Text excerpt:
Our colleagues in family medicine have made equally substantive contributions to establishing communication and relationship skills as a core medical discipline, including the definition of core competencies,15 integrating the family,16 and striving for a unified theory.17 They have also produced the first entirely evidence-based textbook on medical interviewing.18 That such a project could be accomplished attests to the volume and breadth of research in the field.
It's clear to me that the first scope of work in this field—to demonstrate its legitimacy and value and to place relationship process in the mainstream of medicine—has been largely fulfilled. So what now? The articles in this issue of JGIM offer some clues. First, there is the continuing study of basic skills (such as empathy1) and a myriad of special topics in communication and relationship issues (represented in this issue by confidentiality,2 the use of interpreters,3 and communication and relationship dynamics in the care of survivors of intimate partner violence4).
I have already alluded to the second major agenda item for future research: the effect of communication on performance with regard to safety, effectiveness, and efficiency. An important new frontier lies in the dynamics of communication within health care organizations and interdisciplinary teams and the nature of workplace relationships that support outcomes monitoring, continuous learning, and process redesign. Organizational culture also pertains to a third important agenda topic: the implications of relationship dynamics for the recruitment, retention, satisfaction, and health of the health care workforce.

Given information:
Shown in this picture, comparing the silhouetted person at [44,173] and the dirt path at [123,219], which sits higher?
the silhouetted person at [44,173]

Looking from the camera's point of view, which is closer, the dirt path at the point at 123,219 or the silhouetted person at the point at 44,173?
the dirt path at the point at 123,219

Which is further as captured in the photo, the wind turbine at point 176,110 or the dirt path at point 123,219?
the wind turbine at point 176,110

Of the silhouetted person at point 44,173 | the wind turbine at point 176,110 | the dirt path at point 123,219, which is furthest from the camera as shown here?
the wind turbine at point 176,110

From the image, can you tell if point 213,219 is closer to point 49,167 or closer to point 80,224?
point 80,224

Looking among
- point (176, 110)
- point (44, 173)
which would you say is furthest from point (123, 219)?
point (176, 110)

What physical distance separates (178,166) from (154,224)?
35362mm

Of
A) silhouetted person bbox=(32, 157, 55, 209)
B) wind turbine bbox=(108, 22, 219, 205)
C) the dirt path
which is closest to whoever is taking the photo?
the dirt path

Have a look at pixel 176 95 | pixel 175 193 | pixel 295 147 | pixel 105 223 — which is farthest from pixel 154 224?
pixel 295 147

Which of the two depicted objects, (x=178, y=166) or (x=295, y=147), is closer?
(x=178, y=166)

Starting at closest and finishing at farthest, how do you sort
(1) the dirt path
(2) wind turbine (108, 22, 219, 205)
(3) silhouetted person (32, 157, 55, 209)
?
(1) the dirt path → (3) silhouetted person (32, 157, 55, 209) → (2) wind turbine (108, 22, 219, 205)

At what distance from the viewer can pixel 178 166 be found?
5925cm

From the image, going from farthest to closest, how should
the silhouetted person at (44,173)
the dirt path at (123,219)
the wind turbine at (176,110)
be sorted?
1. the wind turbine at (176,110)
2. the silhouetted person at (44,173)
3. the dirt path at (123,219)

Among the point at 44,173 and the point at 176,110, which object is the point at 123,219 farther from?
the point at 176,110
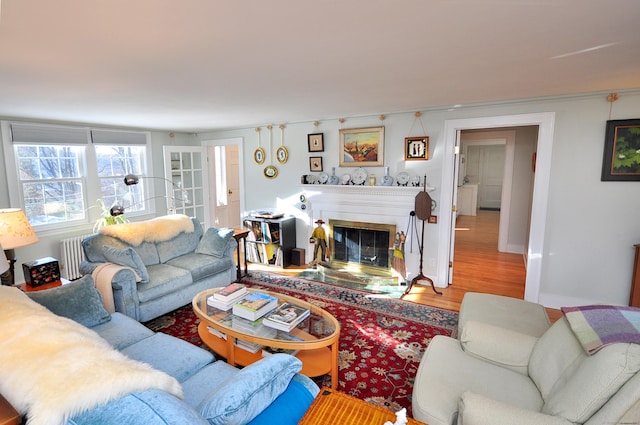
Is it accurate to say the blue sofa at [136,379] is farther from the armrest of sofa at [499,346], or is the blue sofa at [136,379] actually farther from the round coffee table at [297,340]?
the armrest of sofa at [499,346]

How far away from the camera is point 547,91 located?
2.88 meters

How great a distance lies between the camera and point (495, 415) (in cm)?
122

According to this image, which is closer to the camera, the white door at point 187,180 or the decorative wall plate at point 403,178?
the decorative wall plate at point 403,178

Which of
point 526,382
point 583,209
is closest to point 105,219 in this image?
point 526,382

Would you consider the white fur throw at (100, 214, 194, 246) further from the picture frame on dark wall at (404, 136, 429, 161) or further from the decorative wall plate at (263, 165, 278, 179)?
the picture frame on dark wall at (404, 136, 429, 161)

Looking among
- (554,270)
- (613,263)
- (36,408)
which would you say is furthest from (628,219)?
(36,408)

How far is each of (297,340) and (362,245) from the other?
2.46m

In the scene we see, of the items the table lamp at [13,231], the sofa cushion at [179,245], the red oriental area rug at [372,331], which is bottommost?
the red oriental area rug at [372,331]

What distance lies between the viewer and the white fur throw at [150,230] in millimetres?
3318

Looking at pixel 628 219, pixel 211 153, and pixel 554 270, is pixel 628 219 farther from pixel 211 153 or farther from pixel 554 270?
pixel 211 153

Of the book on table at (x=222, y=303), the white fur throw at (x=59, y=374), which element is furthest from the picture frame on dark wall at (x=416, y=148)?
the white fur throw at (x=59, y=374)

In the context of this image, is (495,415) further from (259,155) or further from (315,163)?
(259,155)

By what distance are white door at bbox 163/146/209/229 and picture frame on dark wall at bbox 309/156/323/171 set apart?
221 centimetres

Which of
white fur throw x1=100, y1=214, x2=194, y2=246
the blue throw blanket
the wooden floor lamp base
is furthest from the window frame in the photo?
the blue throw blanket
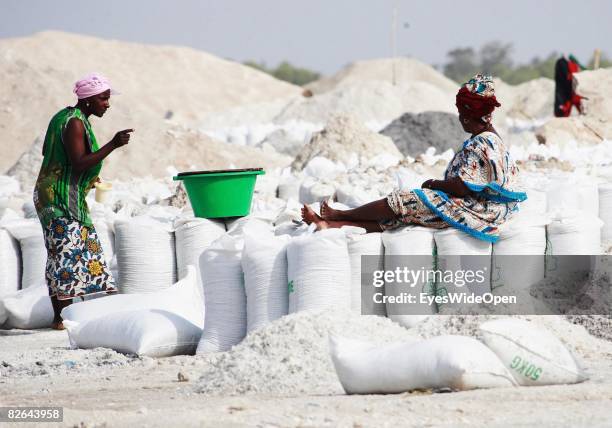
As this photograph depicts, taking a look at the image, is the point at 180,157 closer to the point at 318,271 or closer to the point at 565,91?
the point at 565,91

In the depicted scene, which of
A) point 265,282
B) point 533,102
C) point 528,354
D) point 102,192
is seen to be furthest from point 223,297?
point 533,102

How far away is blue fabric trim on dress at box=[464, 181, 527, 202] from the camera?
14.9 feet

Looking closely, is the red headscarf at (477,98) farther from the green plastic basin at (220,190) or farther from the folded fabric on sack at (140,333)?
the folded fabric on sack at (140,333)

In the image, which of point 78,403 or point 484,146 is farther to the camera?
point 484,146

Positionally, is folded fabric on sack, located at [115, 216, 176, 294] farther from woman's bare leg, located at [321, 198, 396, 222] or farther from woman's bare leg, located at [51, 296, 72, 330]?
woman's bare leg, located at [321, 198, 396, 222]

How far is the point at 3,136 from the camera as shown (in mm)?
15945

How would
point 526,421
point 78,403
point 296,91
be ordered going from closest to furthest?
point 526,421 < point 78,403 < point 296,91

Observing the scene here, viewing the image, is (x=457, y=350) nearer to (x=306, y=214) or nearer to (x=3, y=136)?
(x=306, y=214)

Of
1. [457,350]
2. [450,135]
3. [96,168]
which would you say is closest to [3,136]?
[450,135]

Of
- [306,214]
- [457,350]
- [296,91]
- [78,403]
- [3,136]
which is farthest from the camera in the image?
[296,91]

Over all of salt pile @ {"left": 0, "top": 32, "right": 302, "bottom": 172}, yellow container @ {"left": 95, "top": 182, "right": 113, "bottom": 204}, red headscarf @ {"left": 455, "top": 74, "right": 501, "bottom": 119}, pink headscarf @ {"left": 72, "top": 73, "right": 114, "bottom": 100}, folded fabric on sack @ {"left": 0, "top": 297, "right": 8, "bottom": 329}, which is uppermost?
salt pile @ {"left": 0, "top": 32, "right": 302, "bottom": 172}

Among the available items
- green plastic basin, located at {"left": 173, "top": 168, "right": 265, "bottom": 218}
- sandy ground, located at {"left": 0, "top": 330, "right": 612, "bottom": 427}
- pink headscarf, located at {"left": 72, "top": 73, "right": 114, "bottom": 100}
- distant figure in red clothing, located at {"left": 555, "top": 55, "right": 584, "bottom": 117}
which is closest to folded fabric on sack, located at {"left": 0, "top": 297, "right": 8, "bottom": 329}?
green plastic basin, located at {"left": 173, "top": 168, "right": 265, "bottom": 218}

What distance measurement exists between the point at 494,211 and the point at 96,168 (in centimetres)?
208

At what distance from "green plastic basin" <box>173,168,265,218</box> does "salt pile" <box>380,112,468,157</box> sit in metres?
7.89
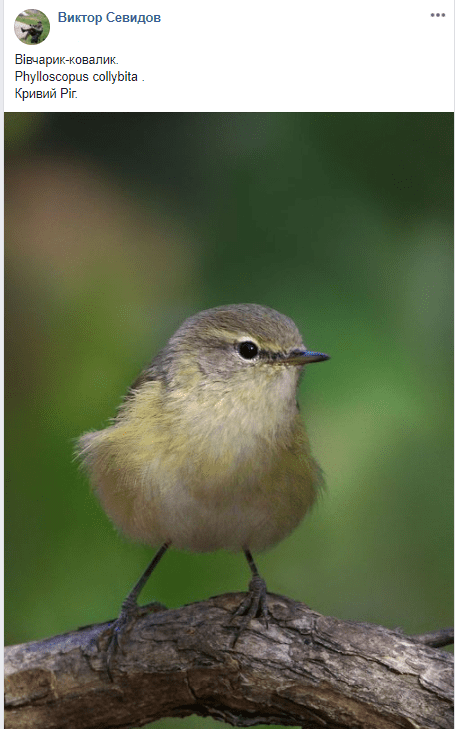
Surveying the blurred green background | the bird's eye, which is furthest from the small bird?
the blurred green background

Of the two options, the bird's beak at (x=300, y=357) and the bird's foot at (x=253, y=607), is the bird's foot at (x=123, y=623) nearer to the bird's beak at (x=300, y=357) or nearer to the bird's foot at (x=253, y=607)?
the bird's foot at (x=253, y=607)

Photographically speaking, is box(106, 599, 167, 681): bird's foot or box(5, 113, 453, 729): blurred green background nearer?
box(106, 599, 167, 681): bird's foot

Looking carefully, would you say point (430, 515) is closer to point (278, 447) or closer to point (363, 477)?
point (363, 477)

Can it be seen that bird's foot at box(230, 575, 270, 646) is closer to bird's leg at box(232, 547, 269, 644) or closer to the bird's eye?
bird's leg at box(232, 547, 269, 644)
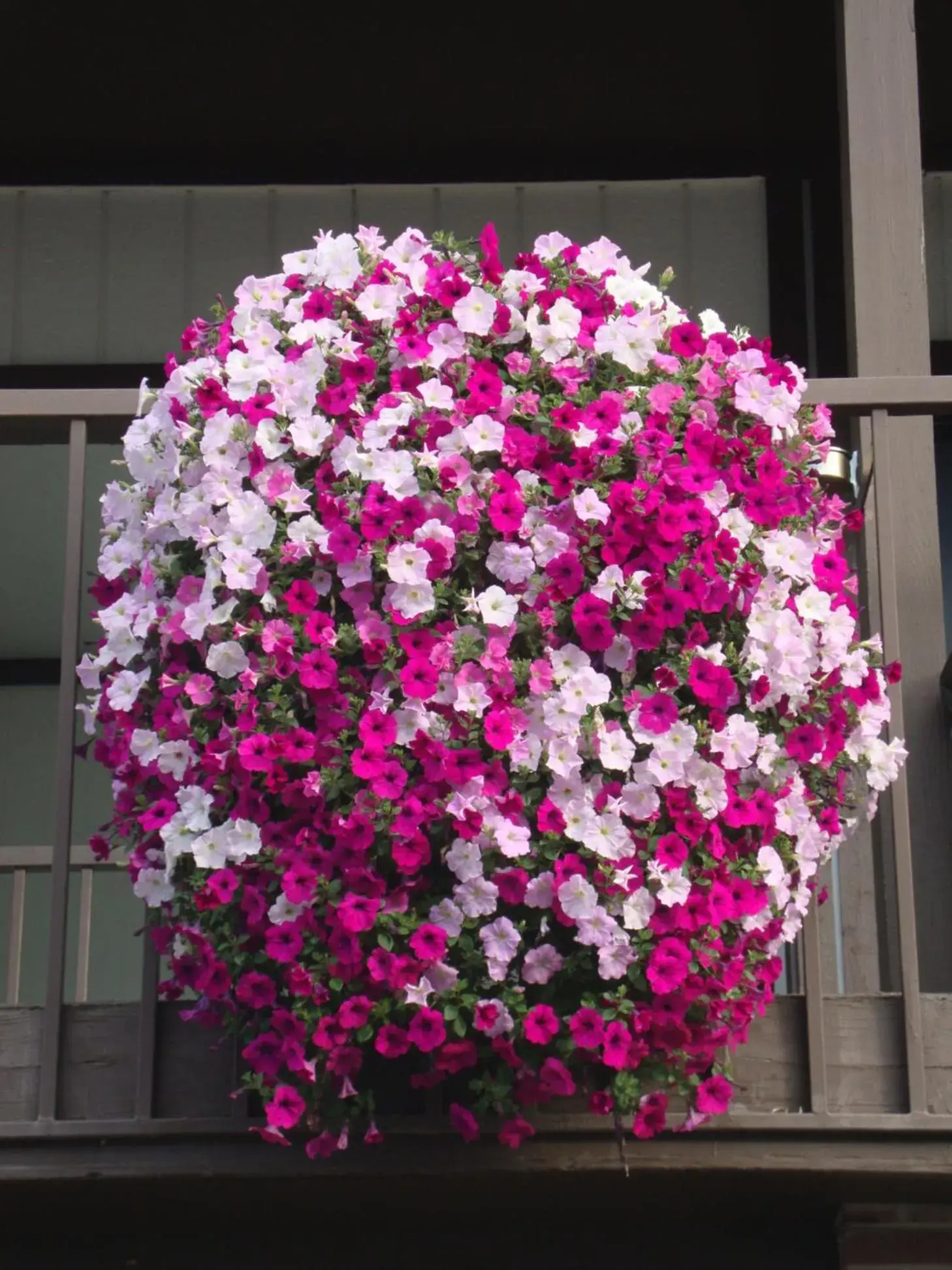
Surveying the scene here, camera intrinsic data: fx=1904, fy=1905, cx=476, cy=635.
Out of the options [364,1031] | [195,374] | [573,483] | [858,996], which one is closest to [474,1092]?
[364,1031]

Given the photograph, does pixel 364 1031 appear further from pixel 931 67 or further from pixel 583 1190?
pixel 931 67

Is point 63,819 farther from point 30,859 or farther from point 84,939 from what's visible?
point 30,859

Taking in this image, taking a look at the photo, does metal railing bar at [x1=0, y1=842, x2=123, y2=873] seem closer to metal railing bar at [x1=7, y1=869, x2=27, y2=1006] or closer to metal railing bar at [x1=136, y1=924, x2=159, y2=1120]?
metal railing bar at [x1=7, y1=869, x2=27, y2=1006]

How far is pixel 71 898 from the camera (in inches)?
275

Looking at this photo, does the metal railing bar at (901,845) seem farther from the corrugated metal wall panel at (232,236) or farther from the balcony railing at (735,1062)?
the corrugated metal wall panel at (232,236)

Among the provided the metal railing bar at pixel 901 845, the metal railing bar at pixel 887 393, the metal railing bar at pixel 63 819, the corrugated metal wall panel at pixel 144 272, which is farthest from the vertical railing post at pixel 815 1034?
the corrugated metal wall panel at pixel 144 272

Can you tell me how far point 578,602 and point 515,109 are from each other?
3239 mm

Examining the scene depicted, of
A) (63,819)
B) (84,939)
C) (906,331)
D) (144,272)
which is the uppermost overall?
(144,272)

Requirement 1:
According to the medical communication excerpt, what was the first entirely evidence-based textbook produced by colleagues in family medicine about?
Requirement 2:
Pick up the medical communication excerpt after its final sentence and keep writing it.

Answer space 1:
Medical interviewing.

Answer space 2:
Finally, I think the new scope of research on health care communication and relationships should address the changing nature of patienthood. More and more, patients want us to respect and engage them as active, competent partners in their own care,19 but we health professionals habitually see them as helpless, dependent, and utterly lacking capacity (a view rooted in an old-fashioned notion of professionalism20). Two of the papers in this issue of JGIM get right into the thick of this role transformation, exploring how to support patients' active involvement in self care5 and the association between the role expectations and behaviors of both patients and clinicians.6 If there is ever to be such a thing as real health care reform, I believe it will center on this issue—expecting and supporting capacity and active participation on the part of patients. That will have profound implications for the role and education of health professionals, the financing of care, access to and control of personal health information, and a host of other issues.
In summary, we can celebrate the successful completion of the first scope of scholarly work in patient-clinician communication and relationships and now shift our gaze to several new frontiers. I have no doubt that the clinicians and behavioral scientists in general internal medicine, along with colleagues in our sister primary care disciplines of family medicine and pediatrics, will continue to lead the way in this important work.